Ponieważ idziemy ostro na wiatr Piccolka łapie coraz większy przechył.
Pod pokładem kuchenka jak zawsze zaczyna szaleć.
No to już chyba przesada.
Zjeżdżalnia z pokładu prosto do morza????
Nasza prędkość pięknie rośnie.
A wraz z nią i nasz przechył.
Ciągle idziemy na pełnych szmatach.
Jesteśmy ciekawi kiedy Piccolka powie: stop, czas się zarefować.
Podrażnimy się z nią trochę.
Kapitan za sterem – ja poluje z aparatem.
I upolowałam – okno w burcie całkowicie poszło pod wodę!!!
Piccolka wierzga i pokazuje swój temperament.
Jak zawsze przy przechyłach – posprzątało się.
Załoga zadowolona z przechyłów.
Jednak takie pływanie na dłuższą metę jest oczywiście nieekonomiczne i bez sensu.
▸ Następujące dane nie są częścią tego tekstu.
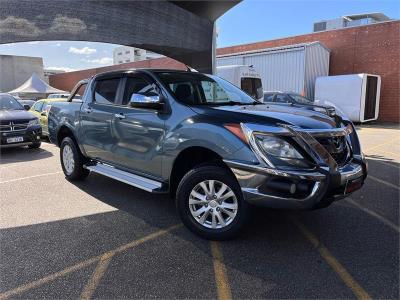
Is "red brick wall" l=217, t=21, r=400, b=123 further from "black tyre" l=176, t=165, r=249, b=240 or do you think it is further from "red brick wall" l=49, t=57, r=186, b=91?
"black tyre" l=176, t=165, r=249, b=240

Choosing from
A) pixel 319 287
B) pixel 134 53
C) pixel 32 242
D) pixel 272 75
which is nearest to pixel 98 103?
pixel 32 242

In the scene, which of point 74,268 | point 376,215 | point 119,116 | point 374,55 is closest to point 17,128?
point 119,116

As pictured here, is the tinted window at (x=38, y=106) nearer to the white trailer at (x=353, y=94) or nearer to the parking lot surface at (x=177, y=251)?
the parking lot surface at (x=177, y=251)

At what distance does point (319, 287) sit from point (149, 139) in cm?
253

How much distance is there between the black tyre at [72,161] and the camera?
20.1ft

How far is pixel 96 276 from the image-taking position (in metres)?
3.16

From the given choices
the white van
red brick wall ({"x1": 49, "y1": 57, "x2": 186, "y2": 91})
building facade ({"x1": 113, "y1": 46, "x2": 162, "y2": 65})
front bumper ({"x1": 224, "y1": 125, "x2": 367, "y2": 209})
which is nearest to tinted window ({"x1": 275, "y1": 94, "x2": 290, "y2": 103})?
the white van

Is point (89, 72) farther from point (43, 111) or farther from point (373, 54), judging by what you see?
point (373, 54)

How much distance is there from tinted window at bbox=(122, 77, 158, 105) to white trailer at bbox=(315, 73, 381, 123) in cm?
1372

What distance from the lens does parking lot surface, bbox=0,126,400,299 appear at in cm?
297

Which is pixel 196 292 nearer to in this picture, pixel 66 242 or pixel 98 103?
pixel 66 242

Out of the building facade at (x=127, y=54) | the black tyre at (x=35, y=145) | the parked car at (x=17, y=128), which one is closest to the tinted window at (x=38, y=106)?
the parked car at (x=17, y=128)

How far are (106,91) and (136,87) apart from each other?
751 millimetres

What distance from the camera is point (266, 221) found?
4.43m
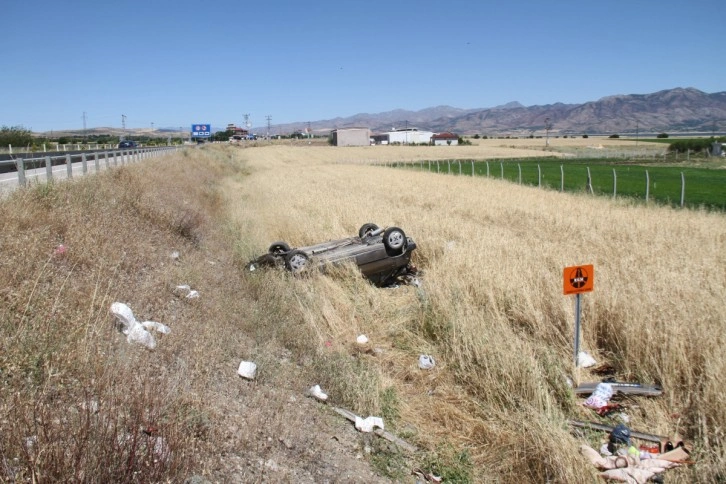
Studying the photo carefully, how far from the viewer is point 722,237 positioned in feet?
37.6

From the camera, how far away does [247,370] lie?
5.84 metres

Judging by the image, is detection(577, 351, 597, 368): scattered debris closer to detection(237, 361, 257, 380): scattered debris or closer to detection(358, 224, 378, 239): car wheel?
detection(237, 361, 257, 380): scattered debris

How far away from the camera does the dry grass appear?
3904mm

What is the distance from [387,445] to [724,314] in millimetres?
3808

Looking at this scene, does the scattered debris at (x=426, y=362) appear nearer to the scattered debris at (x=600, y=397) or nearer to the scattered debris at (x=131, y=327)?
the scattered debris at (x=600, y=397)

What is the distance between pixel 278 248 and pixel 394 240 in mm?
2346

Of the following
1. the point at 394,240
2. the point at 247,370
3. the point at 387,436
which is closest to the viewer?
the point at 387,436

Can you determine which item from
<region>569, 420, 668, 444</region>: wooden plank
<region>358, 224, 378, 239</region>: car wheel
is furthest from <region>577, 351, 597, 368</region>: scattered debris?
<region>358, 224, 378, 239</region>: car wheel

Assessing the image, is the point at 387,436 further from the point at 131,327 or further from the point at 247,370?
the point at 131,327

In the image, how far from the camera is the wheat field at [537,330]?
510 cm

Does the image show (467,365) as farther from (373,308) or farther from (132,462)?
(132,462)

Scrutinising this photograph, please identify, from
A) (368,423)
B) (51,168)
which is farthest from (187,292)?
(51,168)

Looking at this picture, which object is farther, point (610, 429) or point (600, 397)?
point (600, 397)

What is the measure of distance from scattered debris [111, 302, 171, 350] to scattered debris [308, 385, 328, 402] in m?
1.65
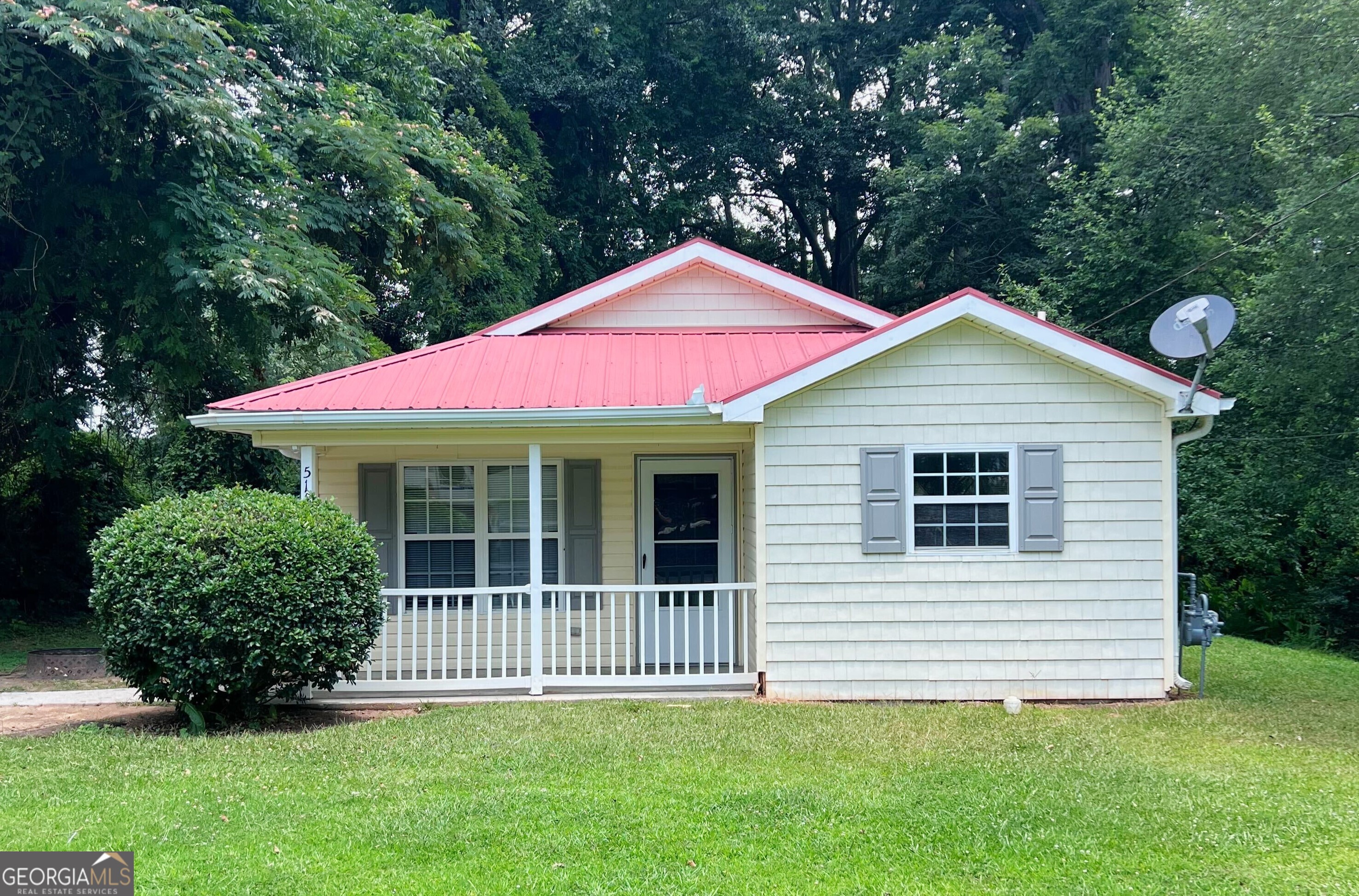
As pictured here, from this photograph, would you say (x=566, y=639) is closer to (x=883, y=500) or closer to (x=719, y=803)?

Po chwili zabawy staję pod wiatr i Kapitan refuje szmaty.
Dalej popłyniemy już spokojniej i – co oczywiste – raczej szybciej.
Mijamy taką piękność.
Mamy sąsiedztwo – ładnie płyną, o dziwo na żaglach!!!!
Przywiewa coraz mocniej.
Nasz jachcik mimo porządnego zarefowania łapie teraz dość mocny przechył – choć oczywiście mniejszy niż kilkanaście minut temu.
Okien burtowych już więcej nie kąpiemy.
Robi się późno.
Nasze córy przebąkują coś o jedzeniu.
Dobra, nastawię coś, niech się gotuje, akurat będzie gotowe jak zacumujemy.
Kuchenka z garnkiem pełnym wrzątku szaleje.
Bardzo krzywo stoi – zerknijcie pod jakim kątem jest jasny blat przy niej .
Chyba wystarczy tych szaleństw na dziś.